Bewertung: 3 / 5
Das ist er also, der Film, der laut seinem Macher zu intelligent für eine ganze Generation von Smartphone-Zombies sein soll. Zwar gehöre ich auch den von Scott gescholtenen Millennians (sic!) an, aber ich bezweifle, dass dies der Grund ist, wieso ich den Film nicht für mehr als Durchschnitt halte.
Kurz zur Story: Die Frau des Ritters Jean de Carrouges bezichtigt dessen einstigen Freund der Vergewaltigung, was auf ein Duell auf Leben und Tod zwischen den beiden Edelmännern hinausläuft. Das war es im Prinzip auch schon und gibt so natürlich kaum Spielfilmlänge her, aber zum Glück hat einer der Drehbuchautoren Rashomon gesehen und so wird die gleiche Geschichte einfach drei Mal erzählt.

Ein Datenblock

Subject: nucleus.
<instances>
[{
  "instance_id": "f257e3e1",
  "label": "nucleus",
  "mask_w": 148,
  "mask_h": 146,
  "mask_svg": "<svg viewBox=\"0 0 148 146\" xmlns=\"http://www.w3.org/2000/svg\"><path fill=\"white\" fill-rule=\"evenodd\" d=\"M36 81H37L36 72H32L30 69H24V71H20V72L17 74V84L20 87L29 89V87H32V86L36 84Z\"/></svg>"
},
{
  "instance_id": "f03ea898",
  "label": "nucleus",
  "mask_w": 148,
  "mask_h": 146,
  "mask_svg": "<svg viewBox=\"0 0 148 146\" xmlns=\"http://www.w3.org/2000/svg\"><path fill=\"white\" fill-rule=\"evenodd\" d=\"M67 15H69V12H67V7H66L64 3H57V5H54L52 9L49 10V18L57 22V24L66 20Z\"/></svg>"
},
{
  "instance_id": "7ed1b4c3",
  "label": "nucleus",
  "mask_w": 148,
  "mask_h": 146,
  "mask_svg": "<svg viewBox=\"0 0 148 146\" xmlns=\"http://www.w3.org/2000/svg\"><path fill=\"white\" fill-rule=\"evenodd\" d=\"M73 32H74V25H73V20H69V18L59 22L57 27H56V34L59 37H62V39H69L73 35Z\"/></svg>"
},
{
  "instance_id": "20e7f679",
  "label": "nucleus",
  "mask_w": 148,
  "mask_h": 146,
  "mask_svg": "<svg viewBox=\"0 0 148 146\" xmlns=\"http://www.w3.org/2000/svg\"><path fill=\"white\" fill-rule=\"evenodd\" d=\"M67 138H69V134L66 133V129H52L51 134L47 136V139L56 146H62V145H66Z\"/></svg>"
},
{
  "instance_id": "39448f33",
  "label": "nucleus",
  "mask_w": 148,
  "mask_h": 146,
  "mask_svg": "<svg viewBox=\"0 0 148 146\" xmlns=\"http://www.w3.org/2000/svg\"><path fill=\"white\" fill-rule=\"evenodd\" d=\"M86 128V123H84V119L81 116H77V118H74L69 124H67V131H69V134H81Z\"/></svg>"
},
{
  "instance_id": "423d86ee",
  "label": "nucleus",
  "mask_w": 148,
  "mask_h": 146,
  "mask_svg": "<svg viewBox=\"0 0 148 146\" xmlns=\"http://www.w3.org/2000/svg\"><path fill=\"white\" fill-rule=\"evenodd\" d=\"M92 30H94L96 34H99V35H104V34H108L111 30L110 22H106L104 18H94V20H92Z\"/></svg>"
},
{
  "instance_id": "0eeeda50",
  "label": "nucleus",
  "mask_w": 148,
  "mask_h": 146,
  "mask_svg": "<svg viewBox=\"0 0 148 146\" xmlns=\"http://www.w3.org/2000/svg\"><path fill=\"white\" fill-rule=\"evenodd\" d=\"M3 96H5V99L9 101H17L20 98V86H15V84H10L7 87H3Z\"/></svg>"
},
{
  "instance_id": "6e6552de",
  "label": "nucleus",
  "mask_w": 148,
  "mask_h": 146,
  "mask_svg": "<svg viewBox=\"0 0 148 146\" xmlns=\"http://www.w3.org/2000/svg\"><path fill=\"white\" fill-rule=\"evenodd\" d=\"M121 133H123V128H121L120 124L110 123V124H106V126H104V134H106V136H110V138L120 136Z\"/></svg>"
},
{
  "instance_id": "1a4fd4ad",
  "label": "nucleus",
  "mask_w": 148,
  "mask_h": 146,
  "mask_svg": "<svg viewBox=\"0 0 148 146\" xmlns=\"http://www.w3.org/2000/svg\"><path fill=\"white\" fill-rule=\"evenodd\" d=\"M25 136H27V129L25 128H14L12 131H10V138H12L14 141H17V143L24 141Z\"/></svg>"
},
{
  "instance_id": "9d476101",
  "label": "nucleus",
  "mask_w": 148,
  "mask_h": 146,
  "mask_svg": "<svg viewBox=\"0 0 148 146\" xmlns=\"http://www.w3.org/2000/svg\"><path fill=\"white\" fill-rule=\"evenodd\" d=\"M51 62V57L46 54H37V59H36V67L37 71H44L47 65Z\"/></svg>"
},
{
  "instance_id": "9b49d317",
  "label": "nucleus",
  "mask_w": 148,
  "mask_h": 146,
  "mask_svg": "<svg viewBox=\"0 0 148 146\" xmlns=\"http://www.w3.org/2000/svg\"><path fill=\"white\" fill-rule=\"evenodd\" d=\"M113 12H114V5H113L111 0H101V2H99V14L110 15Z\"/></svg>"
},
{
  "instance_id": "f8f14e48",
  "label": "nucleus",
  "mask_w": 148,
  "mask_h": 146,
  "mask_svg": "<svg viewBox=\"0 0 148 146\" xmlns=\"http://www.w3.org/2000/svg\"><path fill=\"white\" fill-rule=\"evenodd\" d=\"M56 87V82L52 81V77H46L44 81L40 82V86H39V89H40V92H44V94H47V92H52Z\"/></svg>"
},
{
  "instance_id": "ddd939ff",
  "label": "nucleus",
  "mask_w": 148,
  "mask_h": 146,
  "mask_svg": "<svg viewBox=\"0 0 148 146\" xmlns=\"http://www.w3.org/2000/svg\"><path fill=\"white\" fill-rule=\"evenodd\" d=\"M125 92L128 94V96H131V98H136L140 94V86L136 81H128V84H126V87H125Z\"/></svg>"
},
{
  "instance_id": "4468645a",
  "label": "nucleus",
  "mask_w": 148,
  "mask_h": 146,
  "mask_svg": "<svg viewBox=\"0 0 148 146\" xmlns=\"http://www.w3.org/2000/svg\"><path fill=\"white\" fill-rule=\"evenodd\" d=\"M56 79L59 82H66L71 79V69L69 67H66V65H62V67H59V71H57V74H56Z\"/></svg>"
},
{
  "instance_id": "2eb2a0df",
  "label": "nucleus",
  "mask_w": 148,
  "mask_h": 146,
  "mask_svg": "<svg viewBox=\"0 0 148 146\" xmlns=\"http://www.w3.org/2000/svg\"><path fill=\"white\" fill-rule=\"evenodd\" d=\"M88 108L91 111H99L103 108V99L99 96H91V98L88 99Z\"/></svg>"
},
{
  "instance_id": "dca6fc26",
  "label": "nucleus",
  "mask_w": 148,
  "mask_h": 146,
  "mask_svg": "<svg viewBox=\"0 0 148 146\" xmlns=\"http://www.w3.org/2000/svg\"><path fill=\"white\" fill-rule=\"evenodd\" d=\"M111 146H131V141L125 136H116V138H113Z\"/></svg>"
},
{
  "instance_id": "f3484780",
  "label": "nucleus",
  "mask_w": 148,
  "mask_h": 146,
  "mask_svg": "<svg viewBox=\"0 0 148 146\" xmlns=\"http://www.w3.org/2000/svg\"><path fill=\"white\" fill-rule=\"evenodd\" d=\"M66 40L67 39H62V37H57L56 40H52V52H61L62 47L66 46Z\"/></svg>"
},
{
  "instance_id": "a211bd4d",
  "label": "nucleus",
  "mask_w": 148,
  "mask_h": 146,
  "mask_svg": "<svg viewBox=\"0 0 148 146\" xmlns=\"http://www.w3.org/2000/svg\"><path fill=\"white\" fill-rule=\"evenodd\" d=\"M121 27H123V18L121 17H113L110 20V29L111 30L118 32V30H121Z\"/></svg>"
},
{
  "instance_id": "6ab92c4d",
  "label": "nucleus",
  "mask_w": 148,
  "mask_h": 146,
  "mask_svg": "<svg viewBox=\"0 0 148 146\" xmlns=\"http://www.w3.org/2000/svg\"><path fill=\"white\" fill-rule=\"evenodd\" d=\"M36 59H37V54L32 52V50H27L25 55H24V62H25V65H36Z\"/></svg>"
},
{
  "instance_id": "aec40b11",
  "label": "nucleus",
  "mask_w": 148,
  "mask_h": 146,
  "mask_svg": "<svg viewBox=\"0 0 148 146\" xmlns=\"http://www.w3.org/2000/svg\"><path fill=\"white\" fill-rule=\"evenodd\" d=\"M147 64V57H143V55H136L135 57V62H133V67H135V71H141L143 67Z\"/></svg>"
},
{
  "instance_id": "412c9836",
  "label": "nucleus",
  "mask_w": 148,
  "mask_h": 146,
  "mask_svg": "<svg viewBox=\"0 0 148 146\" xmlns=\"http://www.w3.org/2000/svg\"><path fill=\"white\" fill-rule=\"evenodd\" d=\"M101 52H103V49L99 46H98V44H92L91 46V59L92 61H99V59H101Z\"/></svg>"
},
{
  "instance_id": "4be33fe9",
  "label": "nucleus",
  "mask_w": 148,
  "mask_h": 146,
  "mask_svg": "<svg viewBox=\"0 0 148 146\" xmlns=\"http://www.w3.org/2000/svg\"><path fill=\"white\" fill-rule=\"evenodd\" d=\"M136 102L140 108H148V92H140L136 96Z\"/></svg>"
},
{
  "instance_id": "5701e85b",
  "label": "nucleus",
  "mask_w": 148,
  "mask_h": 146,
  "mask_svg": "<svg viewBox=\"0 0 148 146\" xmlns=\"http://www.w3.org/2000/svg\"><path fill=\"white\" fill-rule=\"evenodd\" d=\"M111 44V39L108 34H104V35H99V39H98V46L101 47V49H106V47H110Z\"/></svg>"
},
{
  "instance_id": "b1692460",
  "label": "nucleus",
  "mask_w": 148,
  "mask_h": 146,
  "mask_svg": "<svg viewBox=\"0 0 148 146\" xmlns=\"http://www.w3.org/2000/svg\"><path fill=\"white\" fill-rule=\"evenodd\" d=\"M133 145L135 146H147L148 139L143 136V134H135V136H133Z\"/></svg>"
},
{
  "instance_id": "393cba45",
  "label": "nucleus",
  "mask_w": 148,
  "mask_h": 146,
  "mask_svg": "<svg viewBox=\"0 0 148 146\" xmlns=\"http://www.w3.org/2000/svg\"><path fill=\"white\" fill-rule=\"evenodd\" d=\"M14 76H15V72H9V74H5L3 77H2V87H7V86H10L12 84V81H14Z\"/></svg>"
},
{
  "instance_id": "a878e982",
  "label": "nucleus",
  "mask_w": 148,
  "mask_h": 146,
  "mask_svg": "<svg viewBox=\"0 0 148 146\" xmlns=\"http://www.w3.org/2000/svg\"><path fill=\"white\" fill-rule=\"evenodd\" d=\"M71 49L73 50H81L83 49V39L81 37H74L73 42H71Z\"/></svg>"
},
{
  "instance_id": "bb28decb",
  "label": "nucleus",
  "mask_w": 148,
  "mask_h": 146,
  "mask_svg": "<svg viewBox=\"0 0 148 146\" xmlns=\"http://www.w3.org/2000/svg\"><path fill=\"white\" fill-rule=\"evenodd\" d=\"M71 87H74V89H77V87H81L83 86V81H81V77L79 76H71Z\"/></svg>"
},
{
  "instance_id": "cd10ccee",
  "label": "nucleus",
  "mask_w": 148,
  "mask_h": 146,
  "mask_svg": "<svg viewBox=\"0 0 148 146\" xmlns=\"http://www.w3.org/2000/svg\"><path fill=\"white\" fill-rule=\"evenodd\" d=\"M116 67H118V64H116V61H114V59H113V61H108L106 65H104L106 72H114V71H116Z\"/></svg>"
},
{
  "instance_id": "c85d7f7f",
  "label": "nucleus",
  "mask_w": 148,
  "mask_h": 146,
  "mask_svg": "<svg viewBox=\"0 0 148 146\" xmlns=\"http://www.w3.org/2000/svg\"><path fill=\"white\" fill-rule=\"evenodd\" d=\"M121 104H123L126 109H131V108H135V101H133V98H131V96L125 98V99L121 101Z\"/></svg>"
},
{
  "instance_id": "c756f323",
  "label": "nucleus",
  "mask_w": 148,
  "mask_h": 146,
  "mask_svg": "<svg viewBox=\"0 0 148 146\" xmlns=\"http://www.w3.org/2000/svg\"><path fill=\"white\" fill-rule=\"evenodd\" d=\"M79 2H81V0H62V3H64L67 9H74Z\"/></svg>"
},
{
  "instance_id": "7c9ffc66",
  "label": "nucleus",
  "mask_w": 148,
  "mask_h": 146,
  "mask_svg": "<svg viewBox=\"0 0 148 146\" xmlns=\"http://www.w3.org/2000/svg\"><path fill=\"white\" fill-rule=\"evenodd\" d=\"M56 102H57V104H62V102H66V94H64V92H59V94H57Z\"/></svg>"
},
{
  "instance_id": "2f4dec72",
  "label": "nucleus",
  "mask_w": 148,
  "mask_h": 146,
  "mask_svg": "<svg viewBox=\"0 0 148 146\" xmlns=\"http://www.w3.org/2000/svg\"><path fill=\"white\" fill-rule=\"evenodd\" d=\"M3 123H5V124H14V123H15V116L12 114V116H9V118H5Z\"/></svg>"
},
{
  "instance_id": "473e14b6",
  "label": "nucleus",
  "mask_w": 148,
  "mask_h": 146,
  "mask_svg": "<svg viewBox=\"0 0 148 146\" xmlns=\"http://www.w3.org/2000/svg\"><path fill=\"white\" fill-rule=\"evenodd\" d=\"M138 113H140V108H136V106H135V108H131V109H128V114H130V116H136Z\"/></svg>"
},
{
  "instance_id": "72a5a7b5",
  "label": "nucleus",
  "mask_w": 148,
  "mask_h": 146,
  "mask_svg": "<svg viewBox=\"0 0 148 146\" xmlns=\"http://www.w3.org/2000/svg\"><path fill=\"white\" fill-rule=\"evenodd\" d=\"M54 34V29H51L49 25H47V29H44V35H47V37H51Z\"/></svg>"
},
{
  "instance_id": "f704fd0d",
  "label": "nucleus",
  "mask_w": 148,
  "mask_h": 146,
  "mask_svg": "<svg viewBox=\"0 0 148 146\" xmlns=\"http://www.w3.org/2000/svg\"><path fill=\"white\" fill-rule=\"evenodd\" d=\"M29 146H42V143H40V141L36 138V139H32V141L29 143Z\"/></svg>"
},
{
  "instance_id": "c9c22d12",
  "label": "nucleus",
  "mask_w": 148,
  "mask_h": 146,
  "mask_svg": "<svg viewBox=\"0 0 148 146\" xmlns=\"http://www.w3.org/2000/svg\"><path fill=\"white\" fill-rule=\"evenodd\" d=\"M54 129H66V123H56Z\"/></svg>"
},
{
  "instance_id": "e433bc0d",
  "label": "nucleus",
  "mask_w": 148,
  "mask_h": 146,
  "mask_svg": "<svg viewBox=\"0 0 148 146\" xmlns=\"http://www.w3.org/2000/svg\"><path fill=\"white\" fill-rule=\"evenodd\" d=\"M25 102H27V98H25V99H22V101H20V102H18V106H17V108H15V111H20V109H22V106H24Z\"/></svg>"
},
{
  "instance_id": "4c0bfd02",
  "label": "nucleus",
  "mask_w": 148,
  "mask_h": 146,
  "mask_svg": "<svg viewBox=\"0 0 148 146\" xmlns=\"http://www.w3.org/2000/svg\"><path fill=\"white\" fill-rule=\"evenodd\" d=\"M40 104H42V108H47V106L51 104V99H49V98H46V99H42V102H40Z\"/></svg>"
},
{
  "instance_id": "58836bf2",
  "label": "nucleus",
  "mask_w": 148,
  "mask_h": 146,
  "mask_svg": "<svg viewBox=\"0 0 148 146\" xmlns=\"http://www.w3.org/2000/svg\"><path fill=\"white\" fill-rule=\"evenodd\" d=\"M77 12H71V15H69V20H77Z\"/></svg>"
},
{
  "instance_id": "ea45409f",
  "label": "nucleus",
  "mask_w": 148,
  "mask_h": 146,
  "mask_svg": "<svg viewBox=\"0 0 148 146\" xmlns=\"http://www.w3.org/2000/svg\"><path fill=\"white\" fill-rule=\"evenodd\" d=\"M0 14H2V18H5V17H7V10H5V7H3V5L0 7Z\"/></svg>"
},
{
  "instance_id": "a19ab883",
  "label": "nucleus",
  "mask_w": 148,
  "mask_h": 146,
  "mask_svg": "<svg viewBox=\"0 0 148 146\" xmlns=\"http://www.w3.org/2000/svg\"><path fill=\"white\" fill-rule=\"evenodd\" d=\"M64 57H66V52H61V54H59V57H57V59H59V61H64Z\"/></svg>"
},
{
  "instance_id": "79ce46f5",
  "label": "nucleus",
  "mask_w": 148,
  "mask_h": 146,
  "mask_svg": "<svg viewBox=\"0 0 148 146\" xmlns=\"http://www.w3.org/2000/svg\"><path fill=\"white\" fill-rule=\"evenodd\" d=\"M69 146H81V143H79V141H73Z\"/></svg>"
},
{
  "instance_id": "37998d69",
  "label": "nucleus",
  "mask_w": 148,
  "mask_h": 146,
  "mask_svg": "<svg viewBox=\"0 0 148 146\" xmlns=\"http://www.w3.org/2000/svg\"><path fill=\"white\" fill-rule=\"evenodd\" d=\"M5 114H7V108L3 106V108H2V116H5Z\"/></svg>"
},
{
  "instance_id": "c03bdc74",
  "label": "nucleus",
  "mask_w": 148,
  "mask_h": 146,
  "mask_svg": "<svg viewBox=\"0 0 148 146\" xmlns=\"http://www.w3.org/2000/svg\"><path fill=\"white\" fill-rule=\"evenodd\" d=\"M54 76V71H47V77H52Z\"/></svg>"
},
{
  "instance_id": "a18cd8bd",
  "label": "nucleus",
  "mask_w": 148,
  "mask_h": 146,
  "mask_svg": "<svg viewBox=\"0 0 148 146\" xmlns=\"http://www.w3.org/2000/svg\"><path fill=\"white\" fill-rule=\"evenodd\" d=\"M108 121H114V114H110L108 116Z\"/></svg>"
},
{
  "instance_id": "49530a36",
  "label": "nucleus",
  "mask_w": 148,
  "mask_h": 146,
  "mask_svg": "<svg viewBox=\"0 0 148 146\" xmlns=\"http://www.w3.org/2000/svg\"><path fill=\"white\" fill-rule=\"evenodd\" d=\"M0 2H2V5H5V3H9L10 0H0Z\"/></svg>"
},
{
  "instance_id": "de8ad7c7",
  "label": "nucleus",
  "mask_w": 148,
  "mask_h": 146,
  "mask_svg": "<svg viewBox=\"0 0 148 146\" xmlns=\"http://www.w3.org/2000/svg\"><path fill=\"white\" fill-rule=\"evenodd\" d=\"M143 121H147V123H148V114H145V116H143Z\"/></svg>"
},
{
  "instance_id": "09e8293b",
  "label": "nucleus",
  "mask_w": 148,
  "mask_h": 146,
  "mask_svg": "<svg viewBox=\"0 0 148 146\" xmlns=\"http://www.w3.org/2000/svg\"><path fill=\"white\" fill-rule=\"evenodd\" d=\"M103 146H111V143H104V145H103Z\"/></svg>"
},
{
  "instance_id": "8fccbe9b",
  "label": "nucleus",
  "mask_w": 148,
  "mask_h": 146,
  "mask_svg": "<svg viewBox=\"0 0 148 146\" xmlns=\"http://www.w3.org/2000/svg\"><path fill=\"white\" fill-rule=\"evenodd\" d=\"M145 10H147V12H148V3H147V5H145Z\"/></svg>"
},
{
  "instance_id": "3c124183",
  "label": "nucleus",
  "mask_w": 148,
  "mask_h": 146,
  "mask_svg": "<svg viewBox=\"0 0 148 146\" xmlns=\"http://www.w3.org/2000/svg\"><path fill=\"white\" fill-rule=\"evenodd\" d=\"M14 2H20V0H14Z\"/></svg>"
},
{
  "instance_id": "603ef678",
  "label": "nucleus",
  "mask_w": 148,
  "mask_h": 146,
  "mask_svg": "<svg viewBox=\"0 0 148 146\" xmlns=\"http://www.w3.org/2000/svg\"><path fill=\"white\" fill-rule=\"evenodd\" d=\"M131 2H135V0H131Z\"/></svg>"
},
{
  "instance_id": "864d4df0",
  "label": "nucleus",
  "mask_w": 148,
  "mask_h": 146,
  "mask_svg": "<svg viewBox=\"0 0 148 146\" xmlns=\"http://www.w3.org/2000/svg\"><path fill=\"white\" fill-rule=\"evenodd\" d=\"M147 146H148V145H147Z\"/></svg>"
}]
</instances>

* **ZU BEARBEITENDE AUFGABEN**
**a)** Beantworte zur Filmkritik diese Fragen:
(i) Welche Bewertung bekommt der Film?
(ii) Wer beschuldigt den einstigen Freund von Jean de Carrouges der Vergewaltigung?
(iii) Wie oft wird im Film die gleiche Geschichte erzählt?
**b)** Greif die Filmkritik nach ihrem letzten Satz auf und schreib sie weiter.

* **ANTWORTEN JE AUFGABE**
**a)**
(i) 3 / 5
(ii) Die Frau des Ritters Jean de Carrouges
(iii) Drei Mal

**b)**
Trailer zu The Last Duel
Ich gebe zu, das war nun etwas salopp und unfair, denn tatsächlich ist der von Kurosawas Meisterwerk entliehene Ansatz, die Geschichte aus drei verschiedenen Perspektiven zu schildern, noch eine der Stärken des Films. Wie nachträglich entscheidende Details aufgedeckt werden und bestimmte Dinge in einem anderen Licht erscheinen lassen, ist ein klares Highlight des Werks. Technisch und inszenatorisch gibt es zudem nichts zu beanstanden, Ridley Scott hat handwerklich nichts verlernt.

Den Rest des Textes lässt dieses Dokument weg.